§ PAGE EXTRACT
= = =

(Mike Larson, editor of the Safe Money Report, is on assignment in Europe. Jon Markman, editor of the Tech Trend Trader, steps in to examine the latest trends in technology.)
Despite flops like the Fire Phone, with its overhyped but underwhelming “3D screen” feature, the company is laying the groundwork for continued success as it continues to evolve.
From books to the dominance of online retail via scaled warehousing and logistics, to rolling its online presence into its wildly successful Amazon Web Services cloud platform, the next step is harnessing its cloud-based computing infrastructure to become the dominant platform for the Internet of Things (IoT).
And among the many companies fighting to become the ecosystem provider for connected smart devices — as Microsoft (MSFT) did for PCs and Apple (AAPL) did for mobile computing — AMZN has a head start thanks to its proven and inexpensive offering.
Now’s the time to act: As shown in the chart below, taken from the latest “hype cycle” analysis from researchers at Gartner, IoT platforms are still in the first “Innovation Trigger” phase. The battle for dominance still has, in their estimation, another five to 10 years to run.
|The Hype Cycle|
Earlier this month, AMZN announced a partnership initiative to create an IoT platform with relevant supply-chain, hardware and semiconductor companies, giving them access to cloud-based AWS (Amazon Web Services) processing horsepower. These services operate from 11 geographical regions across the world. Companies in the partnership include Arrow (ARW), Avnet (AVT), Broadcom (BRCM), Intel (INTC), Marvell (MRVL), Microchip (MCHP), Qualcomm (QCOM), and Texas Instruments (TXN) among others.
Amazon’s existing in-house experiments with IoT are well known, such as the “Dash Button” that automatically reorders your baby food or paper towels at a press.
But this AWS IoT initiative is much bigger and bolder, trying to dominate the next phase of technology growth by harnessing its computing resources along with efforts like Amazon Machine Learning to make connected devices smart, fast, and secure. A feature called “Device Shadows” will allow users to control their devices without having specific knowledge of how to communicate.
|Cloud-based computing and the Internet of Things.|
Pricing for this service is based on the number of messages connected devices have transmitted: $5 per million messages in the United States and Europe, $8 per million in Asia Pacific. This is incredibly cheap. And will encourage and enable product designers and programmers to connect more everyday items and increase the rate at which they communicate.
It all marks the fast pace of change in the technology sector and highlights the need to keep up on the latest developments if we are to turn knowledge into investment profits. Amazon shares continue to rise toward their 52-week high.

= = =

§ SUPPLIED INFORMATION
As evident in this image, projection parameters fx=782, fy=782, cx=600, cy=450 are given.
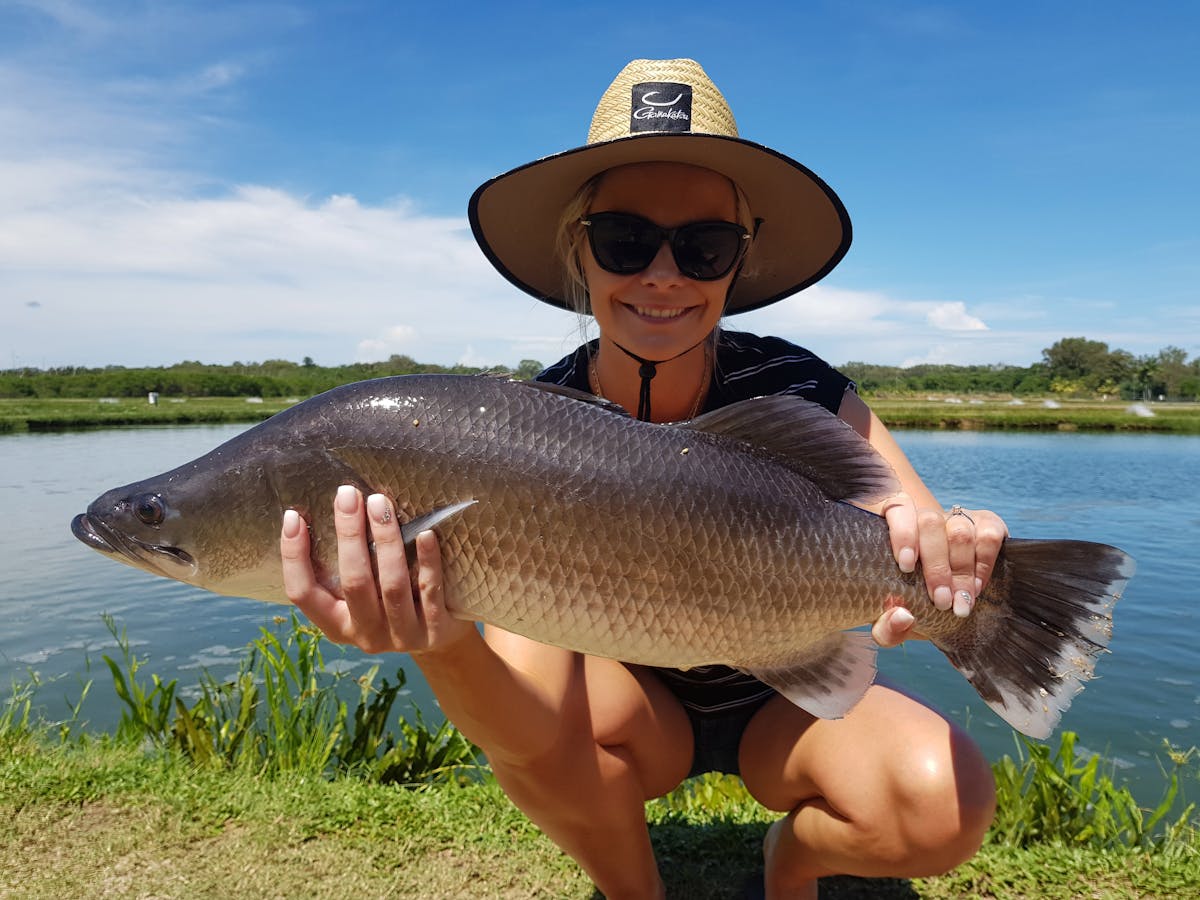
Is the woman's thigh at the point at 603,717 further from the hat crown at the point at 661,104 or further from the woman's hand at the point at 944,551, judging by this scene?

= = =

§ WRITTEN TASK 1
From the article on Amazon and the Internet of Things, copy everything from "And among the" down to "years to run.".
§ WRITTEN TASK 2
Put this sentence from the article on Amazon and the Internet of Things into Spanish: "These services operate from 11 geographical regions across the world."

§ FINAL ANSWER 1
And among the many companies fighting to become the ecosystem provider for connected smart devices — as Microsoft (MSFT) did for PCs and Apple (AAPL) did for mobile computing — AMZN has a head start thanks to its proven and inexpensive offering.
Now’s the time to act: As shown in the chart below, taken from the latest “hype cycle” analysis from researchers at Gartner, IoT platforms are still in the first “Innovation Trigger” phase. The battle for dominance still has, in their estimation, another five to 10 years to run.

§ FINAL ANSWER 2
Estos servicios operan desde 11 regiones geográficas de todo el mundo.